• **Goal**: Please format the records as a Markdown table, from the start of the records through the line containing "5.69 meters". Use the columns Row and Line, give each line its own numbered row, and leave out blank lines.

[Data records]
....
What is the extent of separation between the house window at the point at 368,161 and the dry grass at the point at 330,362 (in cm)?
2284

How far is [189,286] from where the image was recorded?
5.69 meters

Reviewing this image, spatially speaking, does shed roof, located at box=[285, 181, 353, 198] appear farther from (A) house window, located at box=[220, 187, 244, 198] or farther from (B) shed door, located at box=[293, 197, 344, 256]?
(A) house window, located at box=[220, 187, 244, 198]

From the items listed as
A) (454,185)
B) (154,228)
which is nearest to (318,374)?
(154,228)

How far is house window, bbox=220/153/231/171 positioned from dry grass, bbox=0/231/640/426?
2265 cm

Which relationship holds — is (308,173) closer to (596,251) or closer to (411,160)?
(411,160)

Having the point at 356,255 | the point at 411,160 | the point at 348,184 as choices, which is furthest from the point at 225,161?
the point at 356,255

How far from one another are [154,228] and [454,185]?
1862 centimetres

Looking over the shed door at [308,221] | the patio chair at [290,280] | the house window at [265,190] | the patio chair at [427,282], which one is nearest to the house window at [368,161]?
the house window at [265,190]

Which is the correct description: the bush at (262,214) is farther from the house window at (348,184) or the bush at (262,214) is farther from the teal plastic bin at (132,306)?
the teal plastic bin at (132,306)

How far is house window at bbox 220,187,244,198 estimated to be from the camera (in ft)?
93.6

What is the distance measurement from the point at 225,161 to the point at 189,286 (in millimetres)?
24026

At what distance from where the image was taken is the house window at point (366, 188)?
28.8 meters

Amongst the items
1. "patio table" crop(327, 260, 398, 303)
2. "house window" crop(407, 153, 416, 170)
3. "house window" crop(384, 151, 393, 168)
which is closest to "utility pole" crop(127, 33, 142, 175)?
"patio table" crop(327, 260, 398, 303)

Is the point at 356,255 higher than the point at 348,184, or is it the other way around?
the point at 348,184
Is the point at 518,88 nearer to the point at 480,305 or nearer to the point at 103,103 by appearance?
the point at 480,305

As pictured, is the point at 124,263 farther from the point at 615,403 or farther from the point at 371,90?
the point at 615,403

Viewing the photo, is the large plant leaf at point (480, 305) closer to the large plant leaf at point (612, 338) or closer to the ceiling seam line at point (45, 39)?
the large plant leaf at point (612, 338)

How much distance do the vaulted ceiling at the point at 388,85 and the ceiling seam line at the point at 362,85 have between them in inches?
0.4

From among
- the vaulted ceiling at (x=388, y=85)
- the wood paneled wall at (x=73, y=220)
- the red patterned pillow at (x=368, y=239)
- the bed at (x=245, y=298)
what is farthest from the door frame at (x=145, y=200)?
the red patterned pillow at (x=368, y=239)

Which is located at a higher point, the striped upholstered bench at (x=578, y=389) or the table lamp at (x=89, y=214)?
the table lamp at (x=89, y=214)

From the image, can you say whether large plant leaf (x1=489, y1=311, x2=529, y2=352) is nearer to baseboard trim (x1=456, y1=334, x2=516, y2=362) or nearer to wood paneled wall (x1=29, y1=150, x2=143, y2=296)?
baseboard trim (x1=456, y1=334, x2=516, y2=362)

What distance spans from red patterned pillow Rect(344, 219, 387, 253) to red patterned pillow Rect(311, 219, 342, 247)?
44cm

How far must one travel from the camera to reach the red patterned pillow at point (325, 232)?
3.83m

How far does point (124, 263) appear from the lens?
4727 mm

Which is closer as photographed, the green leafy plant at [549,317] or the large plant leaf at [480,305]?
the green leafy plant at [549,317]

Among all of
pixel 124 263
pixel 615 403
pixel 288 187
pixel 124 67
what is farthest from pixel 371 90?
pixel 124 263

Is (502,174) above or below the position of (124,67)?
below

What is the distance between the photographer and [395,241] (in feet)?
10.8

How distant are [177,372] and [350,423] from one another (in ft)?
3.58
....
• **Response to this exercise**:
| Row | Line |
|---|---|
| 1 | What is the extent of separation between the house window at the point at 368,161 and the dry grass at the point at 330,362 (in cm)? |
| 2 | 2284 |
| 3 | How far is [189,286] from where the image was recorded? |
| 4 | 5.69 meters |